An interesting angle that has been identified with the Drosophila lymph gland is that wildtype Medullary zone cells contain significantly high ROS levels compared with their neighboring differentiated progeny (36) . Scavenging ROS from the blood progenitors, by overexpression of antioxidants such as GTPx, retards their differentiation into mature blood cells. In contrast, increasing ROS above their normal levels by reducing Sod2 triggers precocious differentiation of mature blood cells. These studies thus provide the new insight that moderately high levels of ROS in blood progenitors serve as developmental signals and are essential for the maintenance of progenitors, while excessive ROS are harmful and deleterious to the cells. A recent study has found a detailed cellular mechanism underlying how high ROS expression in the progenitors is involved in both the maintenance and differentiation of blood cells at specific points in development (37) . High ROS levels prime the blood progenitors in the early larval stages and are required for the expression of the adherent junction protein, E-cadherin, that is known to control stem cell integrity and facilitate signal transduction (38) . Intriguingly, high levels of ROS are also detected in mammalian hematopoietic stem cells (HSCs) as well as in the common myeloid progenitors (CMPs), and maintaining moderate levels of ROS is key for their survival and normal cell cycle entry (39) .

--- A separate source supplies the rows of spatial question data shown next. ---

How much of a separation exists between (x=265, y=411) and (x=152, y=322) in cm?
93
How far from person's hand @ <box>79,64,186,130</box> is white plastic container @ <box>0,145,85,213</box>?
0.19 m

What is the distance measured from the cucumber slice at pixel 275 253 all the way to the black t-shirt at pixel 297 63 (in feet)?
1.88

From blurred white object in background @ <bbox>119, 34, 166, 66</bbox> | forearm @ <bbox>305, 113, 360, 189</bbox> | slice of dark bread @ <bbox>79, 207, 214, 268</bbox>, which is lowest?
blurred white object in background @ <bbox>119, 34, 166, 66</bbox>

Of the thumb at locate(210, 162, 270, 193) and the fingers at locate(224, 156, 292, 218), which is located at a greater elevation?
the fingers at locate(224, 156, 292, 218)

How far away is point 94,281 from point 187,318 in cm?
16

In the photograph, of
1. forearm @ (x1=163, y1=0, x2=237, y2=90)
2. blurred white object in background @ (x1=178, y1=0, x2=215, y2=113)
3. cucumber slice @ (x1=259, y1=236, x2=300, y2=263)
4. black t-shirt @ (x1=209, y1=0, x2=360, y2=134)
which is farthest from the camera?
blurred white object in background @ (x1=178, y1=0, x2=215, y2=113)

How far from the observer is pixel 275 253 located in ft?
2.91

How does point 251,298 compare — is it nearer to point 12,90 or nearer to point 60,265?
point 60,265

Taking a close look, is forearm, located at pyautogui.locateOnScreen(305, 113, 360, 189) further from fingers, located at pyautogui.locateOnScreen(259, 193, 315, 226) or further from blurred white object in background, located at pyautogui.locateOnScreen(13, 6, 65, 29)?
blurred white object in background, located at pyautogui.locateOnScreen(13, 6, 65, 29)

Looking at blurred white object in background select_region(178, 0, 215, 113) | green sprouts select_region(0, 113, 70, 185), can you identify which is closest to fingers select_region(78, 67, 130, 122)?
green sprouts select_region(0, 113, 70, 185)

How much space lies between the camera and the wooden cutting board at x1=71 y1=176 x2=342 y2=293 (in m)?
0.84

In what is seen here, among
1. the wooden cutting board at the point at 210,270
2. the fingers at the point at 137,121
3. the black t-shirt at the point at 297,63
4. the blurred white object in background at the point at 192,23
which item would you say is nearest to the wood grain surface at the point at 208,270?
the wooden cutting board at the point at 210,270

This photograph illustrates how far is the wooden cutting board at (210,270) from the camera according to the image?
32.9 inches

In addition to the role of ROS in cell fate decisions, ROS are also involved in the early proliferation of blood progenitors in the lymph gland (40) . Increases in Target of rapamycin (TOR) signaling in the lymph gland cause its overgrowth, along with the elevated levels of ROS. Additionally, a decrease in ROS levels in the high TOR activity background causes abnormal early proliferation of the lymph gland to return to the normal proliferation profile, indicating a role of ROS in proliferation. Consistent with this, a genetic modifier screen of the leukemic gene, AML1-ETO identified FoxO and superoxide dismutase 2 (SOD2) as suppressors of the leukemic phenotype via reduction of ROS (41) . Overexpression of AML1-ETO in the larval blood results in the aberrant proliferation of circulating blood cells that can cause the formation of melanotic tumors. This phenotype is due to an increase in the circulating blood progenitors that express high levels of ROS, similar to the progenitors found in the lymph gland. Overexpression of FoxO or SOD2 in the circulating blood progenitors is sufficient to reduce the number of ROS-positive progenitors, indicating a role for ROS in the proliferation of blood progenitors. The role of high ROS has been studied extensively, particularly with regard to effects in apoptosis and the stress response. However, studies using the Drosophila blood system highlight the physiological roles of internal ROS in the cellular and developmental signaling that are essential for cell fate decisions as well as blood system integrity. Given that ROS levels are influenced by an animal’s physiological status and by chemicals that alter redox status (37) , it is possible that blood progenitors can be used as a redox sensor that monitors environmental toxicity.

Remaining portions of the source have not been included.